4. Merkez Bankası İletişim Politikası

Merkez Bankası para politikasının temel iletişim araçları; PPK duyuruları ve yılda 4 kez yayımlanan Enflasyon Raporu’dur. 

a. PPK Toplantıları ve Duyuruları

Merkez Bankası Kanunu’na göre PPK toplantıları, yılda en az sekiz defa yapılır. 2024 yılında, tarihleri önceden ilan edilen toplam on iki toplantı yapılması öngörülmüştür. 

 

Para politikası kararı ile kararın kısa gerekçesi, toplantının hemen ardından saat 14.00’te; PPK’nın yaptığı değerlendirmeleri içeren toplantı özeti ise beş iş günü içinde Merkez Bankası genel ağ sayfasında yayımlanır. 

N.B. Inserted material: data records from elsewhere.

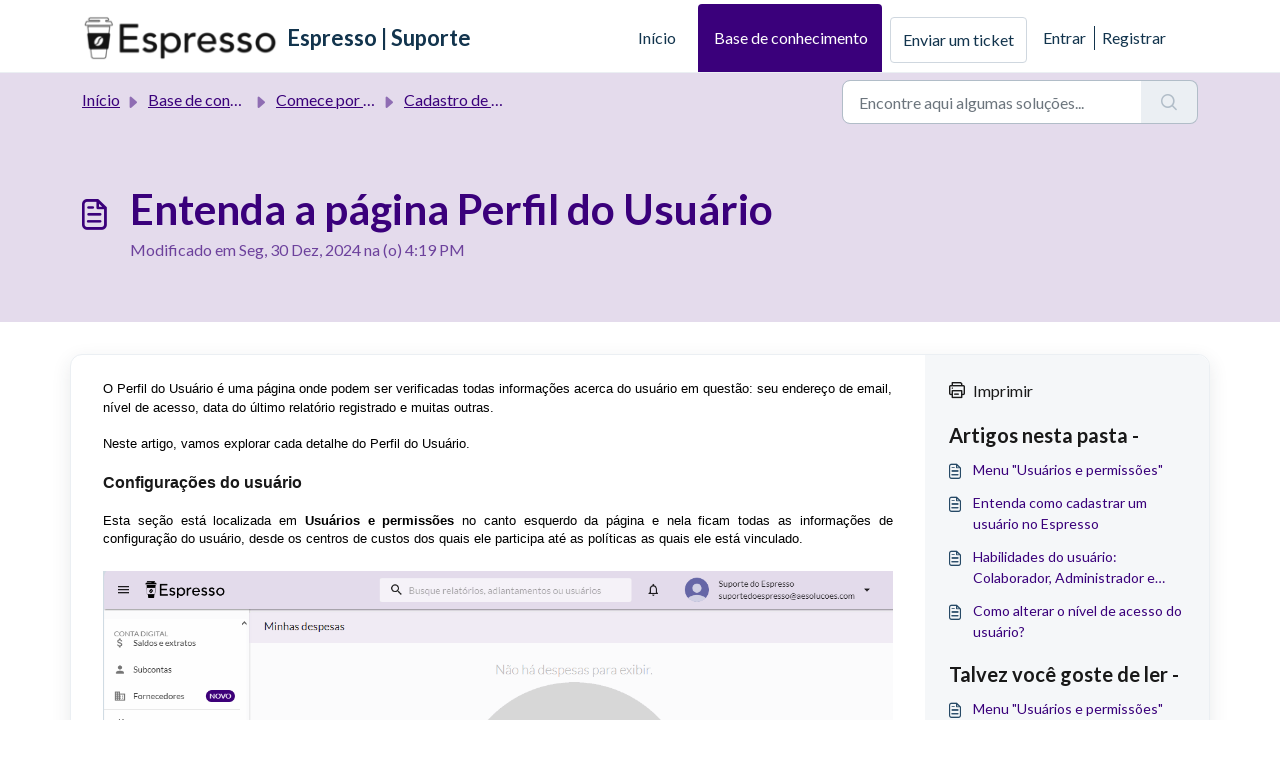

--- FILE ---
content_type: application/javascript
request_url: https://suporte.espressoapp.com.br/assets/cdn/portal/scripts/locales/pt-BR.js
body_size: -402
content:
(window.webpackJsonp=window.webpackJsonp||[]).push([[79],{230:function(e,t){I18n.translations||(I18n.translations={}),I18n.translations["pt-BR"]=I18n.extend(I18n.translations["pt-BR"]||{},{enduser_marketplace:{error_messages:{global:{empty_message:"A mensagem solicitada est\xe1 vazia",notify:{empty_type:"O tipo de notifica\xe7\xe3o est\xe1 vazio",invalid_type:"Tipo de notifica\xe7\xe3o n\xe3o suportado"}},ticket:{invalid_field:"Campo de ticket inv\xe1lido :: %{ticketFieldName}",invalid_value:"'valor' est\xe1 vazio",set_options:{invalid_options:"Op\xe7\xf5es incorretas fornecidas",invalid_tag:"N\xe3o \xe9 poss\xedvel definir op\xe7\xf5es para o campo de ticket '%{fieldName}'",invalid_value:"'value' deve ser uma matriz de valores de op\xe7\xe3o"}}},ok_message:"ok"},portal_elements:{any:"Qualquer",cancel:"Cancelar",choose_more:"Escolher mais",close:"Fechar",confirm:{title:"Confirmar t\xedtulo"},default_placeholder:"Inserir ",dropdown_default:"Escolher...",error_messages:{liquid_tag_not_closed:"elemento personalizado '%{tagName}' n\xe3o est\xe1 fechado"},mandatory_fields_notice:"Fields marked %{asterisk} are mandatory",next:"Pr\xf3ximo  &gt;",none:"Nenhum",pagination:"Navega\xe7\xe3o da p\xe1gina",previous:"&lt;  Anterior",raised_by_placeholder:"Digitar o nome ou e-mail",save:"Salvar",select_issue_type:"Select issue type",toggle_quoted_text:"Alternar texto citado"},portal_js_translations:{add:"Adicionar",archive_tickets:{archived:"Arquivados"},at:"em",attachment_upload:{cumulative_size_exceeded:"O tamanho do arquivo cumulativo n\xe3o pode exceder %{size}",extension_blocked:"Seus tipos de anexos n\xe3o s\xe3o suportados.",header:"Anexo",individual_size_exceeded:"O tamanho do arquivo n\xe3o pode exceder %{size}"},change:"Alterar",chevron:"Divisa",confirm_navigate:"Tem certeza? As altera\xe7\xf5es que voc\xea fez talvez n\xe3o tenham sido salvas",discussions:{follow:"Seguir",following:"Seguindo",solve:"Marcar como resolvido",solved:"Marcar como n\xe3o resolvido",votes:"Votos"},email_bot:{cta_no:"N\xe3o",cta_yes:"Sim, fechar o ticket",failure_msg:"N\xf3s lamentamos. Nossa equipe entrar\xe1 em contato com voc\xea em breve.",heading:"Este artigo responde \xe0 sua consulta?",other_articles:"Uh-oh. Talvez esses artigos possam te ajudar.",sub_text:"Se sim, fecharemos seu ticket.",success_msg:"Ficamos felizes que este artigo tenha sido \xfatil para responder \xe0 sua consulta."},lightbox:{of:"de"},new_ticket:{any_cc_placeholder_text:"Por exemplo: abc@gmail.com",cc_add_text:"Insiera um e-mail v\xe1lido para adicionar cc",cc_unique_text:"O e-mail j\xe1 existe",company_cc_placeholder_text:"Selecionar contatos de ",contractor_cc_placeholder_text:"Nome ou e-mail da empresa selecionada",multi_select_placeholder_text:"Escolha..."},please_enter_one_or_more:"Por favor, insira 1 ou mais caracteres",saving:"Salvando",search:{sr_focus_msg:"Artigos populares e pesquisas recentes est\xe3o dispon\xedveis e podem ser acessados com a seta para baixo",sr_no_result_msg:"Nenhum resultado encontrado",sr_result_msg:"resultado encontrado, acesse-os com a seta para baixo"},tickets:{add_multiple_cc:"Adicione v\xe1rios e-mails CC separados por ','",created_on:"Criado por <span class='emphasize'>%{username}</span> em <span class='emphasize'>%{date}</span> - via %{source}",created_on_same_user:"Criado em <span class='emphasize'>%{date}</span> - via %{source}",filter:{show_less:"Mostrar menos",show_more:"Mostrar mais"},max_cc:"Voc\xea pode selecionar apenas %{count} e-mails cc",max_user:"Voc\xea pode selecionar apenas %{count} usu\xe1rio",no_tickets:"Voc\xea n\xe3o tem tickets nesta exibi\xe7\xe3o"},view_all:"Exibir todos",view_less:"Exibir menos",view_more:"Exibir mais"},portal_validation:{confirm_password:"Deve ser igual \xe0 nova senha",decimal:"Insira um n\xfamero v\xe1lido com no m\xe1ximo 2 casas decimais",email:"Forne\xe7a um endere\xe7o de e-mail v\xe1lido",number:"Forne\xe7a um n\xfamero v\xe1lido",required:"Este campo \xe9 obrigat\xf3rio",unique:"O e-mail j\xe1 est\xe1 presente",url:"Forne\xe7a um URL v\xe1lido"}})}},[[230,0]]]);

b. Raporlar ve Diğer Duyurular

Enflasyon verilerinin açıklanmasını takiben yayımlanan Aylık Fiyat Gelişmeleri Raporu ile finansal sisteme ilişkin ayrıntılı analizler içeren Finansal İstikrar Raporu da, Merkez Bankası iletişim politikasının önemli bir parçasıdır. 

Para ve kur politikası çerçevesine ilişkin kamuoyuyla paylaşılan duyurular da önemli bir yere sahiptir. 

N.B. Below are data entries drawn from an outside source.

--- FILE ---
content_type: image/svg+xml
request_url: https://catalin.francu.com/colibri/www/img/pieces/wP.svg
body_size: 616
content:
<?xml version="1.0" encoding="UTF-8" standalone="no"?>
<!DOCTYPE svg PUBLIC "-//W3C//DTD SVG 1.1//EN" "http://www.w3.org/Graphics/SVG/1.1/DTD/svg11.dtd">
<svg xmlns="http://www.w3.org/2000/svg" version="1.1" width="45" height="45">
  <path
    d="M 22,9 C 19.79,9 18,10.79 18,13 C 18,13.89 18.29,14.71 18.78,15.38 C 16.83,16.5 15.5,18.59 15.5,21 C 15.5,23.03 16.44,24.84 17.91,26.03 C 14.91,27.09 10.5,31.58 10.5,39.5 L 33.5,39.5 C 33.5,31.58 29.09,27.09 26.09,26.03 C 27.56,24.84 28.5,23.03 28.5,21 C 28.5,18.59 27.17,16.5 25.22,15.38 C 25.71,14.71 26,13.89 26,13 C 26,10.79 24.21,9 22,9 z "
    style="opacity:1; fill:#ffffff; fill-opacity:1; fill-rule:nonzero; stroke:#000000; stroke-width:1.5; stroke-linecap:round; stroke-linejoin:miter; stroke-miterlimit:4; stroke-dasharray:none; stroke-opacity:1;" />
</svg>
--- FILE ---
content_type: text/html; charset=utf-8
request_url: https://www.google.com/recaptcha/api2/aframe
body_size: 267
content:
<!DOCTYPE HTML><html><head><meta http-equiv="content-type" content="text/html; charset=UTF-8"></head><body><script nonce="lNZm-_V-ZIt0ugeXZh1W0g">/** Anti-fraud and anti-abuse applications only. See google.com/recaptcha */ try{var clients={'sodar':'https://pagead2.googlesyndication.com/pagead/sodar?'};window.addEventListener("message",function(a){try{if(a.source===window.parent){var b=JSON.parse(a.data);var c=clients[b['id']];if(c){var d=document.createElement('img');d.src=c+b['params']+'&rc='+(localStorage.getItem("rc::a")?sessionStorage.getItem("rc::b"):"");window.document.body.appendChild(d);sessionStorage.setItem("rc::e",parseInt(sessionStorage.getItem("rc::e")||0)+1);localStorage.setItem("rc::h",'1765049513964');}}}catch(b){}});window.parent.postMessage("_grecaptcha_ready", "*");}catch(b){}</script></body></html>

c. Merkez Bankası Sunumları

Ayrıca Başkan tarafından Merkez Bankası’nın faaliyetleri ve para politikası uygulamaları hakkında; Bakanlar Kurulu, Türkiye Büyük Millet Meclisi Plan ve Bütçe Komisyonu ve diğer platformlarda yapılan sunumlarda da kamuoyu bilgilendirilmektedir.

d. İletişim Politikasında Yapılan Değişiklikler

Farklı hedef kitlelerin bilgi ihtiyaçlarının karşılanması ve kamuoyuyla iletişimi güçlendirmek amacıyla, 2016 yılında Merkez Bankası iletişim politikasında bazı yenilikler yapılmıştır. Bu doğrultuda şu yenilikler hayata geçirilmiştir:

  • Reel sektör temsilcileri ve finans kuruluşlarıyla düzenli toplantılar yapılması 
  • Yatırımcı ve analistlerle yapılan teknik içerikli görüşmelerin sayısı ve kapsamının artırılması 
  • İletişim alanındaki teknolojik gelişmeler doğrultusunda, sosyal medya araçlarının daha aktif şekilde kullanılması 
  • Çalışanlarının görüşlerini kamuoyu ile paylaşabilmeleri, tartışmaya açmaları ve ekonomi gündemine katkıda bulunabilmeleri amacıyla, Merkezin Güncesi adlı bir blog sitesinin açılması.